Nurse Birt has a fitting idea whilst watching her grandchildren play in front of her, “it needs to come through the schools. It needs to start from the bottom to go to the top.” She uses the example of smoking campaigns. Considering the widespread social effects of smoking education, I think she has a good point.

 

So we’ve established public awareness of antibiotic resistance is vital. Even so, no matter how responsible we are with antibiotic use to slow the problem down there still needs to be alternatives developed. To do so there needs to be co-operation between governments and pharmaceutical companies. However this is a more complicated issue than it may first appear.

 

Mr Batley explains the drawn-out process and many steps of drug development that takes 10 to 15 years “if you are going to start from scratch.” Considering this, Dr Glover is apt in assessing that “you’re stuck with a bigger problem if you haven’t got a solution ready for it.”

 

Some believe that governments need to directly pour funding into antibiotic development. This is beginning to happen with European governments partnering with private enterprise in programs such as COMBACTE under the Innovative Medicines Initiative. The program started from the beginning of 2013 and over 250 million euros has been assigned. This may sound like a lot of money, but we must keep in mind that each drug development costs millions to reach our pharmacies and hospitals.

 

Direct funding is not the only approach to the problem. Mr Batley argues that “I don’t think they [the government] should fund the development of drugs because it skews it [the market] and you take away the competition.” As far as Mr Batley is concerned what drug companies need is an assurance that by the time they finish developing their drug in 10 to 15 years, after investing millions, that there will be a place in the government’s budget for its use.

 

Mr Batley and I end up a bit off topic discussing the idea of ‘orphan drug status’, which means that in certain situations where there is nothing yet available to treat a minority condition, drug companies can be given an “easier and quicker route to getting their license and getting to market.” I can’t help but think that if the situation gets desperate enough a similar program will be needed for antibiotic development. We should hope not though. It is hardly desirable to decrease the safety barriers that drugs undergo before they meet our hospital shelves.

 

There is no single party responsible for addressing the issue of antibiotic resistance.

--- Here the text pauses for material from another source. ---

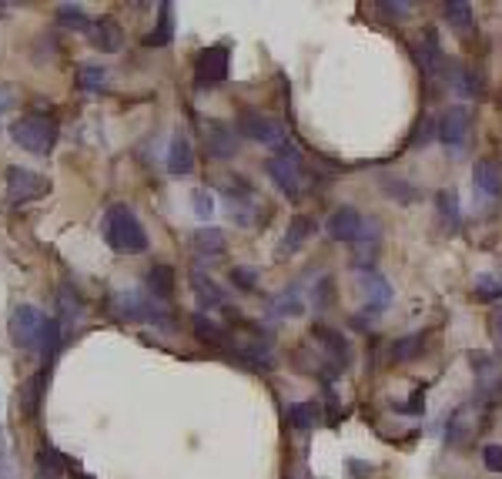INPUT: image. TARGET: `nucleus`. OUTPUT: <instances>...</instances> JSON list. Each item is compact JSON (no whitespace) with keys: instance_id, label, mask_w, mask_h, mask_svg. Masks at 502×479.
<instances>
[{"instance_id":"18","label":"nucleus","mask_w":502,"mask_h":479,"mask_svg":"<svg viewBox=\"0 0 502 479\" xmlns=\"http://www.w3.org/2000/svg\"><path fill=\"white\" fill-rule=\"evenodd\" d=\"M191 289L198 299L201 308H221L225 305V289H218V282L211 275H204L201 268H191Z\"/></svg>"},{"instance_id":"36","label":"nucleus","mask_w":502,"mask_h":479,"mask_svg":"<svg viewBox=\"0 0 502 479\" xmlns=\"http://www.w3.org/2000/svg\"><path fill=\"white\" fill-rule=\"evenodd\" d=\"M58 348H60V322L47 315V322H44V332H41V342H37V352H41L44 359H51Z\"/></svg>"},{"instance_id":"30","label":"nucleus","mask_w":502,"mask_h":479,"mask_svg":"<svg viewBox=\"0 0 502 479\" xmlns=\"http://www.w3.org/2000/svg\"><path fill=\"white\" fill-rule=\"evenodd\" d=\"M44 386H47V372H41V376H34L30 382H24V389H20V409H24L28 416H37Z\"/></svg>"},{"instance_id":"11","label":"nucleus","mask_w":502,"mask_h":479,"mask_svg":"<svg viewBox=\"0 0 502 479\" xmlns=\"http://www.w3.org/2000/svg\"><path fill=\"white\" fill-rule=\"evenodd\" d=\"M416 60H418V68H422V74H426L429 81H439V77H445V71H449V60H445V51H442V44H439V34H435V30H426V34L418 37Z\"/></svg>"},{"instance_id":"47","label":"nucleus","mask_w":502,"mask_h":479,"mask_svg":"<svg viewBox=\"0 0 502 479\" xmlns=\"http://www.w3.org/2000/svg\"><path fill=\"white\" fill-rule=\"evenodd\" d=\"M0 108H4V104H0Z\"/></svg>"},{"instance_id":"25","label":"nucleus","mask_w":502,"mask_h":479,"mask_svg":"<svg viewBox=\"0 0 502 479\" xmlns=\"http://www.w3.org/2000/svg\"><path fill=\"white\" fill-rule=\"evenodd\" d=\"M442 11H445L449 28L456 30V34H469V30H473V4H466V0H449Z\"/></svg>"},{"instance_id":"1","label":"nucleus","mask_w":502,"mask_h":479,"mask_svg":"<svg viewBox=\"0 0 502 479\" xmlns=\"http://www.w3.org/2000/svg\"><path fill=\"white\" fill-rule=\"evenodd\" d=\"M100 232H104V242L115 251H121V255H141V251H147V232H144V225L138 221V215L131 212L128 204H111L104 212Z\"/></svg>"},{"instance_id":"31","label":"nucleus","mask_w":502,"mask_h":479,"mask_svg":"<svg viewBox=\"0 0 502 479\" xmlns=\"http://www.w3.org/2000/svg\"><path fill=\"white\" fill-rule=\"evenodd\" d=\"M58 20H60V28L81 30V34H87V30H91V24H94V20L84 14V7H77V4H60Z\"/></svg>"},{"instance_id":"28","label":"nucleus","mask_w":502,"mask_h":479,"mask_svg":"<svg viewBox=\"0 0 502 479\" xmlns=\"http://www.w3.org/2000/svg\"><path fill=\"white\" fill-rule=\"evenodd\" d=\"M435 204H439V218H442V225L449 232H456L459 228V195L452 188H445L435 195Z\"/></svg>"},{"instance_id":"15","label":"nucleus","mask_w":502,"mask_h":479,"mask_svg":"<svg viewBox=\"0 0 502 479\" xmlns=\"http://www.w3.org/2000/svg\"><path fill=\"white\" fill-rule=\"evenodd\" d=\"M315 235V221L308 215H295L291 221H288V228H285V238L278 242V248H275V259L282 261L285 255H295L308 238Z\"/></svg>"},{"instance_id":"13","label":"nucleus","mask_w":502,"mask_h":479,"mask_svg":"<svg viewBox=\"0 0 502 479\" xmlns=\"http://www.w3.org/2000/svg\"><path fill=\"white\" fill-rule=\"evenodd\" d=\"M473 185L479 195H486L489 202L502 198V164L496 158H479L473 168Z\"/></svg>"},{"instance_id":"3","label":"nucleus","mask_w":502,"mask_h":479,"mask_svg":"<svg viewBox=\"0 0 502 479\" xmlns=\"http://www.w3.org/2000/svg\"><path fill=\"white\" fill-rule=\"evenodd\" d=\"M265 172H268V178L278 185L282 195H288L291 202H299L301 198V155H299V148L291 145V141H288L285 148H278L272 158L265 161Z\"/></svg>"},{"instance_id":"44","label":"nucleus","mask_w":502,"mask_h":479,"mask_svg":"<svg viewBox=\"0 0 502 479\" xmlns=\"http://www.w3.org/2000/svg\"><path fill=\"white\" fill-rule=\"evenodd\" d=\"M492 339H496V352L502 355V308L492 315Z\"/></svg>"},{"instance_id":"12","label":"nucleus","mask_w":502,"mask_h":479,"mask_svg":"<svg viewBox=\"0 0 502 479\" xmlns=\"http://www.w3.org/2000/svg\"><path fill=\"white\" fill-rule=\"evenodd\" d=\"M115 315L128 322H164V312H158L151 299H144L138 291H121L115 299Z\"/></svg>"},{"instance_id":"33","label":"nucleus","mask_w":502,"mask_h":479,"mask_svg":"<svg viewBox=\"0 0 502 479\" xmlns=\"http://www.w3.org/2000/svg\"><path fill=\"white\" fill-rule=\"evenodd\" d=\"M382 191H386L388 198H395L402 204H412L418 198V191L405 181V178H392V174H382Z\"/></svg>"},{"instance_id":"40","label":"nucleus","mask_w":502,"mask_h":479,"mask_svg":"<svg viewBox=\"0 0 502 479\" xmlns=\"http://www.w3.org/2000/svg\"><path fill=\"white\" fill-rule=\"evenodd\" d=\"M71 285H64V289H60V305H64V312H68V319L71 322H77L81 319V302H77V295H74L71 299Z\"/></svg>"},{"instance_id":"42","label":"nucleus","mask_w":502,"mask_h":479,"mask_svg":"<svg viewBox=\"0 0 502 479\" xmlns=\"http://www.w3.org/2000/svg\"><path fill=\"white\" fill-rule=\"evenodd\" d=\"M329 302H331V278L322 275V282H318L315 289V308H325Z\"/></svg>"},{"instance_id":"21","label":"nucleus","mask_w":502,"mask_h":479,"mask_svg":"<svg viewBox=\"0 0 502 479\" xmlns=\"http://www.w3.org/2000/svg\"><path fill=\"white\" fill-rule=\"evenodd\" d=\"M362 291H365V299H369V308L375 312H382L392 305V285H388L386 275H378V272H365L362 275Z\"/></svg>"},{"instance_id":"38","label":"nucleus","mask_w":502,"mask_h":479,"mask_svg":"<svg viewBox=\"0 0 502 479\" xmlns=\"http://www.w3.org/2000/svg\"><path fill=\"white\" fill-rule=\"evenodd\" d=\"M231 282L238 285L242 291H255L259 289V272L255 268H244V265H238V268H231Z\"/></svg>"},{"instance_id":"2","label":"nucleus","mask_w":502,"mask_h":479,"mask_svg":"<svg viewBox=\"0 0 502 479\" xmlns=\"http://www.w3.org/2000/svg\"><path fill=\"white\" fill-rule=\"evenodd\" d=\"M11 138H14L17 145L24 148V151H30V155H41V158H47V155L54 151V145H58L60 128H58V121H54L51 115L30 111V115H24L20 121H14Z\"/></svg>"},{"instance_id":"4","label":"nucleus","mask_w":502,"mask_h":479,"mask_svg":"<svg viewBox=\"0 0 502 479\" xmlns=\"http://www.w3.org/2000/svg\"><path fill=\"white\" fill-rule=\"evenodd\" d=\"M221 191H225V198L231 202V218L238 225H251V221L261 218L265 202L259 198V191H255V185L248 178H225Z\"/></svg>"},{"instance_id":"35","label":"nucleus","mask_w":502,"mask_h":479,"mask_svg":"<svg viewBox=\"0 0 502 479\" xmlns=\"http://www.w3.org/2000/svg\"><path fill=\"white\" fill-rule=\"evenodd\" d=\"M473 299H475V302H499V299H502V282L496 275H475Z\"/></svg>"},{"instance_id":"17","label":"nucleus","mask_w":502,"mask_h":479,"mask_svg":"<svg viewBox=\"0 0 502 479\" xmlns=\"http://www.w3.org/2000/svg\"><path fill=\"white\" fill-rule=\"evenodd\" d=\"M87 34H91L94 47L104 51V54H117L124 47V30H121V24H117L115 17H98Z\"/></svg>"},{"instance_id":"10","label":"nucleus","mask_w":502,"mask_h":479,"mask_svg":"<svg viewBox=\"0 0 502 479\" xmlns=\"http://www.w3.org/2000/svg\"><path fill=\"white\" fill-rule=\"evenodd\" d=\"M469 131H473V115L466 104H452L445 108V115L439 117V141L452 151H462L469 141Z\"/></svg>"},{"instance_id":"16","label":"nucleus","mask_w":502,"mask_h":479,"mask_svg":"<svg viewBox=\"0 0 502 479\" xmlns=\"http://www.w3.org/2000/svg\"><path fill=\"white\" fill-rule=\"evenodd\" d=\"M204 148H208V155L218 161L235 158V155H238V134H235L228 124L211 121V124L204 128Z\"/></svg>"},{"instance_id":"9","label":"nucleus","mask_w":502,"mask_h":479,"mask_svg":"<svg viewBox=\"0 0 502 479\" xmlns=\"http://www.w3.org/2000/svg\"><path fill=\"white\" fill-rule=\"evenodd\" d=\"M365 228H369V221H365L359 208H352V204L335 208V212L329 215V221H325L329 238H335V242H348V245L365 242Z\"/></svg>"},{"instance_id":"26","label":"nucleus","mask_w":502,"mask_h":479,"mask_svg":"<svg viewBox=\"0 0 502 479\" xmlns=\"http://www.w3.org/2000/svg\"><path fill=\"white\" fill-rule=\"evenodd\" d=\"M191 245H195V251H198V255H208V259H211V255H225V235L218 232V228H198V232H195V238H191Z\"/></svg>"},{"instance_id":"14","label":"nucleus","mask_w":502,"mask_h":479,"mask_svg":"<svg viewBox=\"0 0 502 479\" xmlns=\"http://www.w3.org/2000/svg\"><path fill=\"white\" fill-rule=\"evenodd\" d=\"M312 335L318 339V346L325 348V355H329V365H335V369H342L352 363V346H348V339H345L342 332H335V329H329V325H315L312 329Z\"/></svg>"},{"instance_id":"34","label":"nucleus","mask_w":502,"mask_h":479,"mask_svg":"<svg viewBox=\"0 0 502 479\" xmlns=\"http://www.w3.org/2000/svg\"><path fill=\"white\" fill-rule=\"evenodd\" d=\"M77 84L84 87V91H91V94H98V91L108 87V71L100 64H81L77 68Z\"/></svg>"},{"instance_id":"8","label":"nucleus","mask_w":502,"mask_h":479,"mask_svg":"<svg viewBox=\"0 0 502 479\" xmlns=\"http://www.w3.org/2000/svg\"><path fill=\"white\" fill-rule=\"evenodd\" d=\"M228 60H231V47L228 44H211L204 47L195 60V84L198 87H215L228 77Z\"/></svg>"},{"instance_id":"32","label":"nucleus","mask_w":502,"mask_h":479,"mask_svg":"<svg viewBox=\"0 0 502 479\" xmlns=\"http://www.w3.org/2000/svg\"><path fill=\"white\" fill-rule=\"evenodd\" d=\"M288 422H291V429L308 433L318 422V406L315 403H295V406H288Z\"/></svg>"},{"instance_id":"6","label":"nucleus","mask_w":502,"mask_h":479,"mask_svg":"<svg viewBox=\"0 0 502 479\" xmlns=\"http://www.w3.org/2000/svg\"><path fill=\"white\" fill-rule=\"evenodd\" d=\"M44 322H47V315H44L37 305H17L11 322H7L11 342H14L17 348H37L41 332H44Z\"/></svg>"},{"instance_id":"22","label":"nucleus","mask_w":502,"mask_h":479,"mask_svg":"<svg viewBox=\"0 0 502 479\" xmlns=\"http://www.w3.org/2000/svg\"><path fill=\"white\" fill-rule=\"evenodd\" d=\"M195 335H198V342L211 348H225L231 342V335L225 325H218L211 315H195Z\"/></svg>"},{"instance_id":"19","label":"nucleus","mask_w":502,"mask_h":479,"mask_svg":"<svg viewBox=\"0 0 502 479\" xmlns=\"http://www.w3.org/2000/svg\"><path fill=\"white\" fill-rule=\"evenodd\" d=\"M168 172L178 178L195 172V155H191V141H187L185 131H174L171 148H168Z\"/></svg>"},{"instance_id":"41","label":"nucleus","mask_w":502,"mask_h":479,"mask_svg":"<svg viewBox=\"0 0 502 479\" xmlns=\"http://www.w3.org/2000/svg\"><path fill=\"white\" fill-rule=\"evenodd\" d=\"M432 134H439L435 121H432V117H422V121L416 124V134H412V145H426Z\"/></svg>"},{"instance_id":"39","label":"nucleus","mask_w":502,"mask_h":479,"mask_svg":"<svg viewBox=\"0 0 502 479\" xmlns=\"http://www.w3.org/2000/svg\"><path fill=\"white\" fill-rule=\"evenodd\" d=\"M482 463L489 473H502V443H489L482 450Z\"/></svg>"},{"instance_id":"24","label":"nucleus","mask_w":502,"mask_h":479,"mask_svg":"<svg viewBox=\"0 0 502 479\" xmlns=\"http://www.w3.org/2000/svg\"><path fill=\"white\" fill-rule=\"evenodd\" d=\"M68 473V459H64V452L54 450V446H44L37 452V476L41 479H60Z\"/></svg>"},{"instance_id":"20","label":"nucleus","mask_w":502,"mask_h":479,"mask_svg":"<svg viewBox=\"0 0 502 479\" xmlns=\"http://www.w3.org/2000/svg\"><path fill=\"white\" fill-rule=\"evenodd\" d=\"M144 285H147V295H155V299H171L174 285H178V275H174L171 265L158 261V265H151V268H147Z\"/></svg>"},{"instance_id":"5","label":"nucleus","mask_w":502,"mask_h":479,"mask_svg":"<svg viewBox=\"0 0 502 479\" xmlns=\"http://www.w3.org/2000/svg\"><path fill=\"white\" fill-rule=\"evenodd\" d=\"M4 178H7V202L11 204L37 202V198H44V195L51 191V181H47L44 174L30 172V168H20V164H11Z\"/></svg>"},{"instance_id":"27","label":"nucleus","mask_w":502,"mask_h":479,"mask_svg":"<svg viewBox=\"0 0 502 479\" xmlns=\"http://www.w3.org/2000/svg\"><path fill=\"white\" fill-rule=\"evenodd\" d=\"M301 308H305V302H301V289L299 285H288V289H282V295H275L272 299V315H301Z\"/></svg>"},{"instance_id":"46","label":"nucleus","mask_w":502,"mask_h":479,"mask_svg":"<svg viewBox=\"0 0 502 479\" xmlns=\"http://www.w3.org/2000/svg\"><path fill=\"white\" fill-rule=\"evenodd\" d=\"M499 282H502V275H499Z\"/></svg>"},{"instance_id":"7","label":"nucleus","mask_w":502,"mask_h":479,"mask_svg":"<svg viewBox=\"0 0 502 479\" xmlns=\"http://www.w3.org/2000/svg\"><path fill=\"white\" fill-rule=\"evenodd\" d=\"M238 131H242L244 138H251V141H261V145L268 148H285L288 138H285V128L275 121V117L261 115V111H251V108H244L242 115H238Z\"/></svg>"},{"instance_id":"37","label":"nucleus","mask_w":502,"mask_h":479,"mask_svg":"<svg viewBox=\"0 0 502 479\" xmlns=\"http://www.w3.org/2000/svg\"><path fill=\"white\" fill-rule=\"evenodd\" d=\"M191 208H195V215L208 221V218L215 215V195L208 188H195L191 191Z\"/></svg>"},{"instance_id":"45","label":"nucleus","mask_w":502,"mask_h":479,"mask_svg":"<svg viewBox=\"0 0 502 479\" xmlns=\"http://www.w3.org/2000/svg\"><path fill=\"white\" fill-rule=\"evenodd\" d=\"M71 479H94V476H91V473H74Z\"/></svg>"},{"instance_id":"23","label":"nucleus","mask_w":502,"mask_h":479,"mask_svg":"<svg viewBox=\"0 0 502 479\" xmlns=\"http://www.w3.org/2000/svg\"><path fill=\"white\" fill-rule=\"evenodd\" d=\"M174 41V7L161 4L158 7V28L144 37V47H168Z\"/></svg>"},{"instance_id":"29","label":"nucleus","mask_w":502,"mask_h":479,"mask_svg":"<svg viewBox=\"0 0 502 479\" xmlns=\"http://www.w3.org/2000/svg\"><path fill=\"white\" fill-rule=\"evenodd\" d=\"M422 348H426V335L422 332L402 335V339L392 342V359H395V363H412Z\"/></svg>"},{"instance_id":"43","label":"nucleus","mask_w":502,"mask_h":479,"mask_svg":"<svg viewBox=\"0 0 502 479\" xmlns=\"http://www.w3.org/2000/svg\"><path fill=\"white\" fill-rule=\"evenodd\" d=\"M378 11H382V14H388V17H405L409 14V11H412V4H405V0H399V4H378Z\"/></svg>"}]
</instances>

David Cameron argues that he wants “to see stronger, more coherent global response, with nations, business and the world of science working together to up our game in the field of antibiotics.” It is all very well to say this, but practical change needs one step at a time. Dr Glover sums it up “there’s that old story that nobody did something that somebody was supposed to be responsible for, that anybody could have done.” Once we take a minute to absorb the riddle, it shows how we must all be an active part of the process or nothing will be done.

 

It is not too late to address the dilemma of antibiotic resistance. Yet public concern in the developed world at present is focused on other worthy causes such as cancer research. The Western public are yet to see the full extent of the danger of antibiotic resistance and the developing world are unable to fund it. Perhaps the tragic case of the Ebola virus will begin to open our eyes to see the disaster looming right before us.